Taking these steps before your dental implant procedure will contribute to a smoother and more successful experience.
During the procedure
When your surgeon performs dental implant surgery, they will:
- Administration of anesthesia: Your surgeon will begin by administering local anesthesia to numb your gums. If you have chosen sedation, they will also provide the necessary medications for your comfort.
- Incision creation: Once you are adequately numbed, the surgeon will make a precise incision in your gums at the designated implant site. This incision exposes the underlying bone, allowing for the placement of the dental implant.
- Jaw preparation: Utilizing specialized instruments, your surgeon will carefully create an opening in your jawbone. This opening will be widened to the optimal diameter required for the placement of the dental implant.
- Dental implant placement: The dental implant is then meticulously positioned into the prepared opening in your jawbone by the surgeon.
- Incision closure: After the implant is securely in place, the surgeon will reposition your gums and close the incision using stitches.

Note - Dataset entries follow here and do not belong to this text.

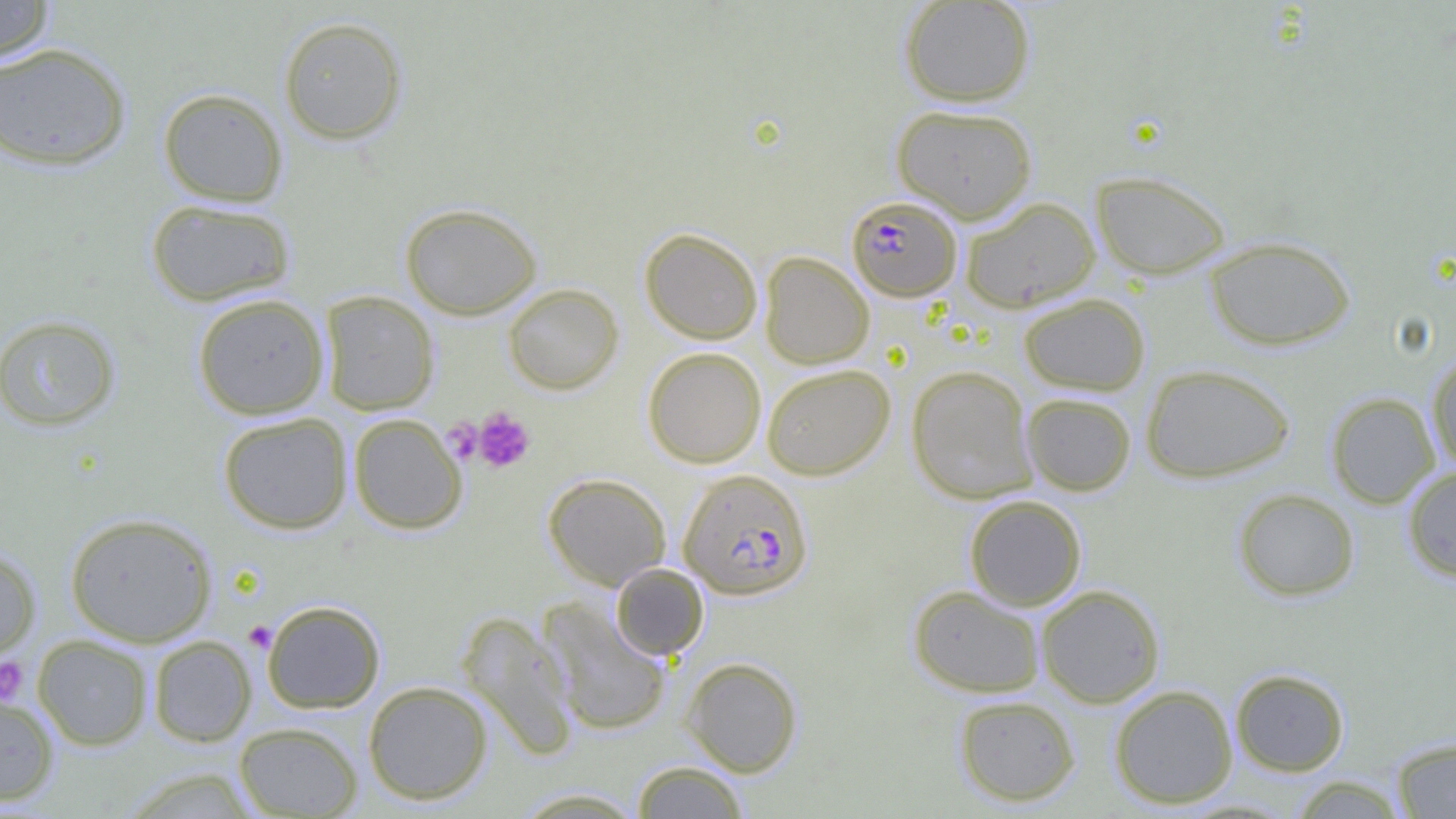
Summary:
  - Coordinate format: approximate bounding boxes as (x1,y1)-(x2,y2) corner pairs in pixels
  - Plasmodium falciparum-infected red blood cell locations: (847,195)-(962,301), (678,469)-(813,599)
  - Uninfected red blood cell locations: (0,0)-(57,62), (898,1)-(1036,107), (278,15)-(408,145), (0,42)-(132,171), (158,88)-(288,207), (892,104)-(1038,223), (1091,170)-(1232,279), (959,196)-(1101,312), (145,198)-(297,307), (400,202)-(542,319), (640,228)-(763,345), (1204,235)-(1356,350), (759,251)-(875,369), (502,283)-(624,395), (319,291)-(440,415), (1018,292)-(1151,396), (192,293)-(330,419), (0,314)-(121,432), (642,347)-(767,468), (1427,350)-(1456,473), (761,363)-(895,480), (1140,363)-(1296,483), (906,365)-(1038,504), (1021,392)-(1136,496), (1326,392)-(1441,508), (217,412)-(353,534), (348,413)-(468,534), (1402,466)-(1456,582), (543,473)-(671,590), (1232,488)-(1360,601), (964,495)-(1087,611), (64,512)-(217,647), (0,547)-(40,662), (610,564)-(709,660), (1036,584)-(1165,707), (908,585)-(1046,698), (538,598)-(673,736), (261,599)-(386,713), (457,610)-(579,760), (33,635)-(153,750), (148,635)-(256,746), (680,657)-(804,776), (1230,668)-(1350,776), (363,680)-(493,805), (1109,685)-(1238,809), (0,689)-(60,807), (953,694)-(1081,807), (234,721)-(363,818), (1391,736)-(1456,818), (631,761)-(749,818), (118,767)-(264,818), (1289,776)-(1409,818), (509,787)-(649,818)
  - Platelet locations: (472,407)-(536,474), (441,417)-(482,464), (244,621)-(277,653), (0,657)-(31,705)
  - Slide-level diagnosis: Plasmodium falciparum
  - Image size: 1456×819 pixels
  - Magnification: 1000x
  - Modality: optical microscopy
  - Field of view: one of a larger specimen
  - Preparation: thin blood smear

- Restoration placement: In some cases, the surgeon may be able to place both the dental implant and the final restoration, such as a crown or bridge, during the same visit. However, more commonly, a few months of healing are required before the final restoration can be safely placed by your dentist. During the healing phase, a temporary (usually removable) restoration may be provided for your convenience.
After the procedure
Following your surgery, your surgeon will provide you with detailed postoperative instructions, including a prescription for antibiotics to prevent infection. To minimize soreness and discomfort, consider the following guidelines:
- Medication adherence:
- Take all prescribed medications exactly as directed by your healthcare provider.
- Activity limitation:
- Avoid engaging in exercise or heavy lifting for a minimum of 72 hours to prevent increased pain and swelling, as an elevated heart rate may exacerbate these symptoms.
- Dietary adjustments:
- If implants were placed on both sides, chew on the unaffected side of your mouth initially.
- Consume soft foods for the first few days, gradually incorporating other foods based on your comfort level.
- Oral hygiene:
- Maintain a regular oral care routine by brushing and flossing every day to promote overall oral health.
- Implant site cleaning:
- Follow the specific cleaning instructions provided by your surgeon for the implant site to ensure proper healing.
By adhering to these recommendations, you can help reduce the risk of complications and promote a smoother recovery process.
Recovery times following dental implant procedures can vary, but for most patients, returning to regular activities takes three days or less. However, the jawbone may continue to fuse with the implant over the course of several months, a crucial process known as osseointegration, which ensures the long-term durability and performance of the dental implant.
After placing dental implants, your surgeon will schedule periodic check-ups to monitor your progress. It’s essential to wait until the implant has fully integrated with your jaw before placing a restoration to ensure safety, as premature placement could lead to implant failure.
As of now, dental implants are the most resilient option for replacing missing teeth. With proper maintenance and care, they can have an extended lifespan. Eventually, though, the crown on your dental implant may need to be replaced. While the exact timeframe can vary, most dentures last at least seven years, while crowns and bridges typically last around fifteen years.